エントランスから続く、中と外をつなぐ曲線の壁が印象的な大東建託金沢支店(大東建託専用事務所)

<建築工法の転換>

倉庫・工場などの事業用賃貸建物から始まった大東建託。今では2×4工法による木造の賃貸住宅が主力商品となっていますが、その商品開発は鉄骨造から始まりました。2×4工法は、大東建託の創業年である1974年に建築基準法の枠組壁工法の技術基準が告示され、一般工法としてオープン化されました。大東建託が2×4工法による賃貸住宅の販売を本格的に開始した1995年頃は、戸建住宅用としては取り入れられていましたが、建築工法としてはまだ比較的新しいものでした。

2×4工法を選んだ理由は何だったのでしょうか?

松岡ー  他のハウスメーカーが取り入れていた工業化(プレハブ)住宅とは異なる、「“大東建託らしい”住宅を作りたい」という思いが起点になっています。2×4工法は、先ほどのK型ブレース工法の開発と時期を少しずらして取り組みが始まりました。当時まだ賃貸住宅業界ではなじみの薄かった2×4工法を導入したのは、戸建住宅以外ではまだ珍しかった点と、職人技に頼らないでシステム的に建てられる木造工法だった点から、大東建託が全国展開させていく足掛かりになると考えたからでした。

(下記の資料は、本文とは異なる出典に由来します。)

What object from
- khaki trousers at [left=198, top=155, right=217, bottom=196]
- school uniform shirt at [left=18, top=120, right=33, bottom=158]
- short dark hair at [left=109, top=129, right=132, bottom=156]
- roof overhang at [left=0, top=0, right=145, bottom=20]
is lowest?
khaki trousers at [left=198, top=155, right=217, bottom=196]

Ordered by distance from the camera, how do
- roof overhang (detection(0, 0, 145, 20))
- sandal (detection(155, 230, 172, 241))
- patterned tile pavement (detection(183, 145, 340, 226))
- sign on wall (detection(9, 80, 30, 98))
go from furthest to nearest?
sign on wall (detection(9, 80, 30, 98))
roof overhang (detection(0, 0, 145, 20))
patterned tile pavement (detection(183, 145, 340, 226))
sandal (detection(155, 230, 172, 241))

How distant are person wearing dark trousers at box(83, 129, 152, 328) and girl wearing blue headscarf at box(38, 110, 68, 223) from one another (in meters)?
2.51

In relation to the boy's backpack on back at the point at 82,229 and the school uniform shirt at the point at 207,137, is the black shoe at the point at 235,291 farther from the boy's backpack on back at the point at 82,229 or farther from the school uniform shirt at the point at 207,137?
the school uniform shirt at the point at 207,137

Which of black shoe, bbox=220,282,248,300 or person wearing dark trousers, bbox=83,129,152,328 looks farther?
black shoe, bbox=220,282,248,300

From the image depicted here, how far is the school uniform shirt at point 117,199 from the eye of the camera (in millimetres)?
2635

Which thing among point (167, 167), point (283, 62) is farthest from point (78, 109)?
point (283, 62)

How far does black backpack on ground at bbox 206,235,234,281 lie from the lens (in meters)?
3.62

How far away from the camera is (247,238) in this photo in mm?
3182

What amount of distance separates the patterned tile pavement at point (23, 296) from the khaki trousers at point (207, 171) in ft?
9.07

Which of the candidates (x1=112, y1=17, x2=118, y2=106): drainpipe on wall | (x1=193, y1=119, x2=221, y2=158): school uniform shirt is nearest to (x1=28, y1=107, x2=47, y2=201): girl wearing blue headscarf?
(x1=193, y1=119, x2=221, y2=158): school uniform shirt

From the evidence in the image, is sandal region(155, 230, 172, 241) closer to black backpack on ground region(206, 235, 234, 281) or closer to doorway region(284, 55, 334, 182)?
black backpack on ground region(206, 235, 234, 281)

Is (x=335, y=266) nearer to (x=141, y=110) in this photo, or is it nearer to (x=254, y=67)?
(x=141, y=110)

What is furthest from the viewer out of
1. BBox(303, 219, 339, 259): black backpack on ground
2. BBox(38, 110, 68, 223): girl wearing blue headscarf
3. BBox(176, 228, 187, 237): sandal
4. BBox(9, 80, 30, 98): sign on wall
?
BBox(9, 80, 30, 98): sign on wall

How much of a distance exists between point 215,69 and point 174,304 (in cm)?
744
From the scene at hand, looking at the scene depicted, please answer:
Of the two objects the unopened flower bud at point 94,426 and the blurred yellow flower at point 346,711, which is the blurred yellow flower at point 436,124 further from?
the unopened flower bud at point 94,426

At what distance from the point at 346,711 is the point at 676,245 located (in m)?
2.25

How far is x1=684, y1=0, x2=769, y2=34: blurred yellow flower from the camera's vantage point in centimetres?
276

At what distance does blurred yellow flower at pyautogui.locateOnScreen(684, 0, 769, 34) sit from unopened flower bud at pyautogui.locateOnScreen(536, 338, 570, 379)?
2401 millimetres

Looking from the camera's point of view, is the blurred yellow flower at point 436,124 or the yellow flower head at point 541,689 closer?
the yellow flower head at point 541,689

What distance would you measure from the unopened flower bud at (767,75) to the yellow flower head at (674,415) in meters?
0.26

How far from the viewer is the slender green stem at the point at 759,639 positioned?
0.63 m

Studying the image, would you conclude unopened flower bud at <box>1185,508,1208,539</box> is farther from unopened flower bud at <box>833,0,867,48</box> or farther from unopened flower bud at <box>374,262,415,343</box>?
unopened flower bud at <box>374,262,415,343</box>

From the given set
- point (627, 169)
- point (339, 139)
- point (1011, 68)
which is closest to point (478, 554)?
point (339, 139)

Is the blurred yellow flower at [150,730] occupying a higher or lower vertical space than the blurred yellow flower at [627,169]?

カナダから職人が来日し、アドバイザーとして現場従事者へ指導。このことをきっかけに、当社の建築工法は大きく転換してゆく。

賃貸住宅市場へ参入するために商品に求められたのは、どんなデザインだったんですか?

松岡ー  戸建住宅と異なり、住戸ユニットを並べるだけの当時の賃貸住宅は、デザインに特徴がありませんでした。大東建託の原点である「“大東建託らしい”住宅を作る」という思いから、戸建住宅と変わらない質の高い住宅作りを目指し、各住戸の入り口を1階に設計することで「戸建て感覚」を取り入れ、邸宅風デザイン(1棟としてのデザイン)の賃貸住宅を開発し始めました。規制の厳しい「共同住宅」ではなく、共用部のない「長屋住宅」とすることで、当社は新たな賃貸住宅のスタイルを確立させていきました。この「長屋住宅」は、法的にも、コスト的・デザイン的にも、今までの「共同住宅」が主流となっていた賃貸住宅のイメージを大きく変える取り組みだったと思います。後発となる賃貸住宅市場では、「倉庫・工場の大東建託」のイメージが根強く残っていたことから、当社を印象づける住宅モデルとして、当時、戸建住宅を中心に定着し始めていた輸入住宅の持つ、外国様式の外観デザインを取り入れたことも、入居者様の支持を得た要因だと思います。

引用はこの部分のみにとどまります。